Supplied material Start Marker
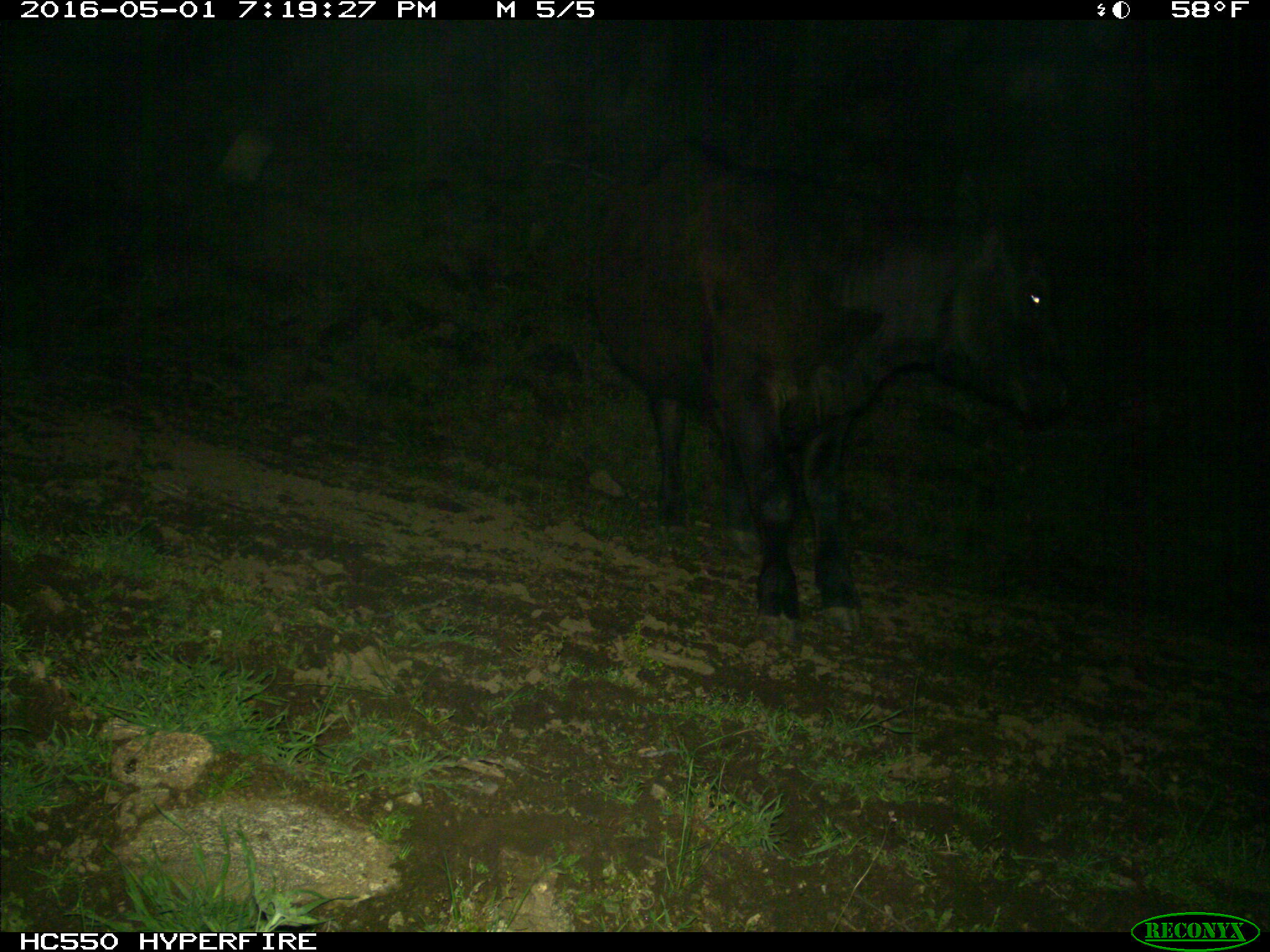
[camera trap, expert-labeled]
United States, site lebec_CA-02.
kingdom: Animalia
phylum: Chordata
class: Mammalia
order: Artiodactyla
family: Bovidae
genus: Bos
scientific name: Bos taurus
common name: domestic cow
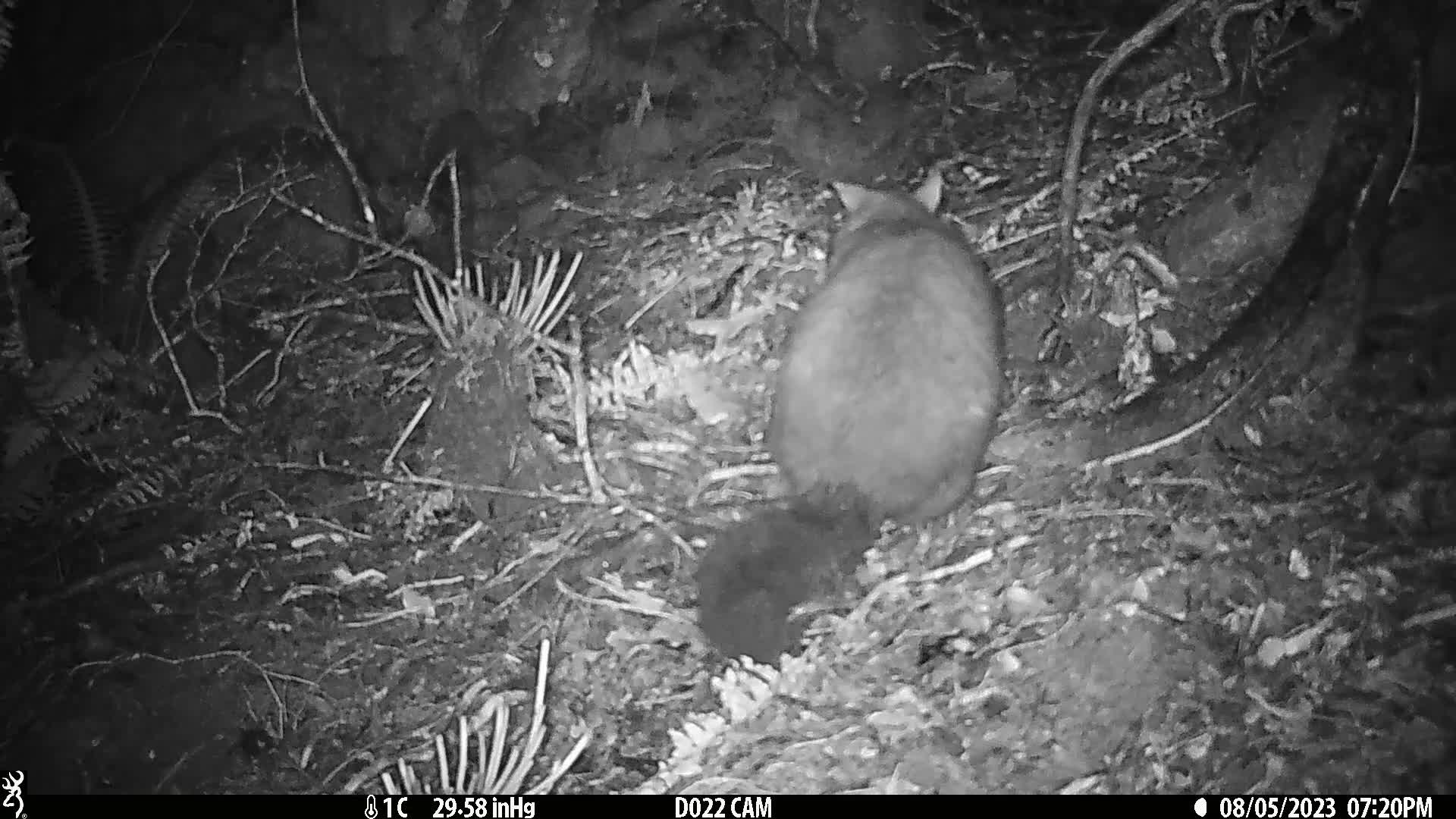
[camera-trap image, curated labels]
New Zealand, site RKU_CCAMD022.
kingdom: Animalia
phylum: Chordata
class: Mammalia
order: Diprotodontia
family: Phalangeridae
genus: Trichosurus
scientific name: Trichosurus vulpecula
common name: common brushtail possum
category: possum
Possum (common brushtail possum) (Trichosurus vulpecula).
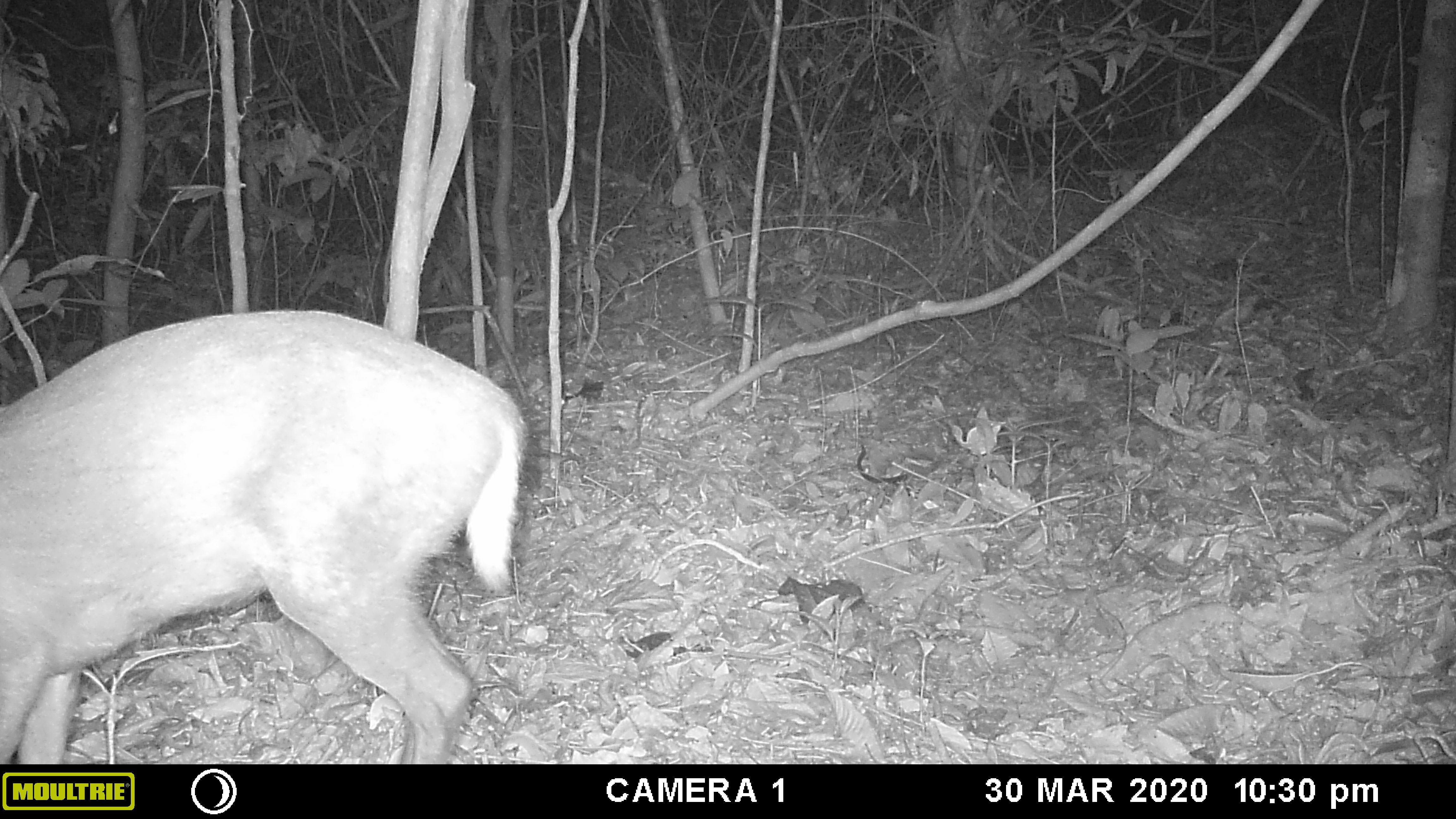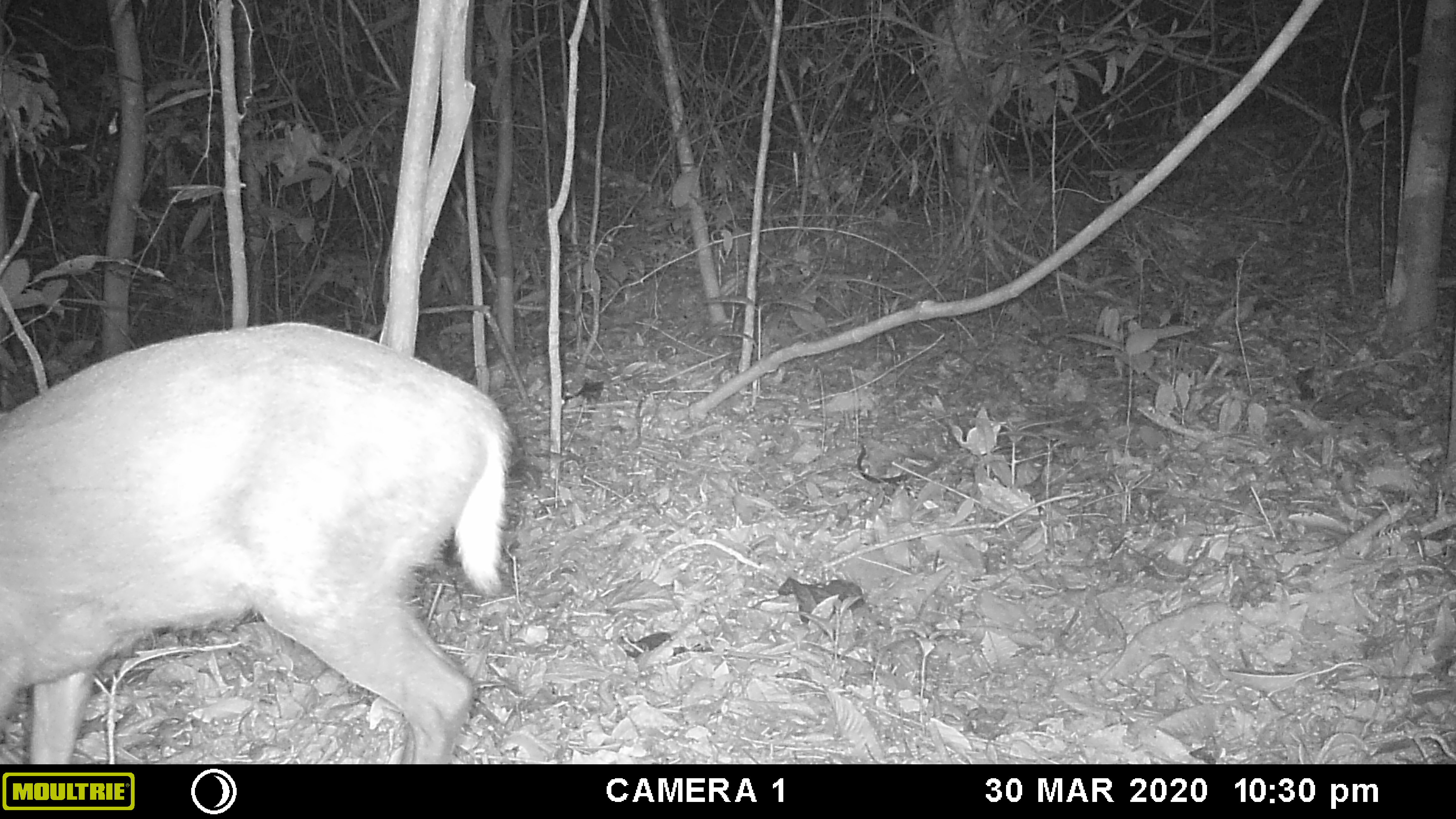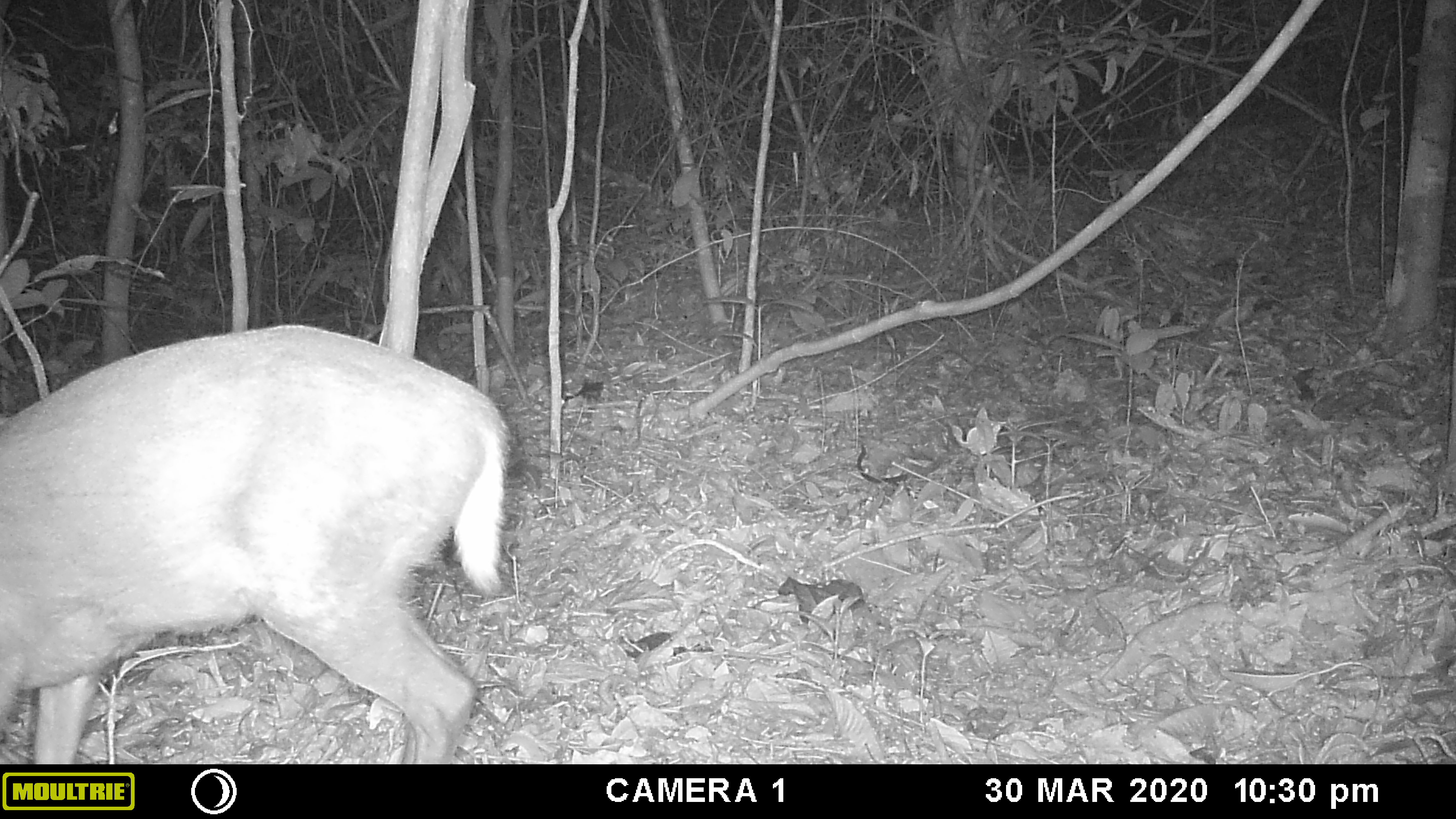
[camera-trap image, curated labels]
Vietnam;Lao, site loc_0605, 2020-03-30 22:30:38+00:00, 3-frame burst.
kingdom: Animalia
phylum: Chordata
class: Mammalia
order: Artiodactyla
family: Cervidae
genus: Muntiacus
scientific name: Muntiacus rooseveltorum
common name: roosevelt's muntjac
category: roosevelts muntjac group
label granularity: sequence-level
Supplied material End Marker
Print out the entries above word for word from the first line to the line containing "common name: common brushtail possum", both included, omitting the pictures.

[camera trap, expert-labeled]
United States, site lebec_CA-02.
kingdom: Animalia
phylum: Chordata
class: Mammalia
order: Artiodactyla
family: Bovidae
genus: Bos
scientific name: Bos taurus
common name: domestic cow
[camera-trap image, curated labels]
New Zealand, site RKU_CCAMD022.
kingdom: Animalia
phylum: Chordata
class: Mammalia
order: Diprotodontia
family: Phalangeridae
genus: Trichosurus
scientific name: Trichosurus vulpecula
common name: common brushtail possum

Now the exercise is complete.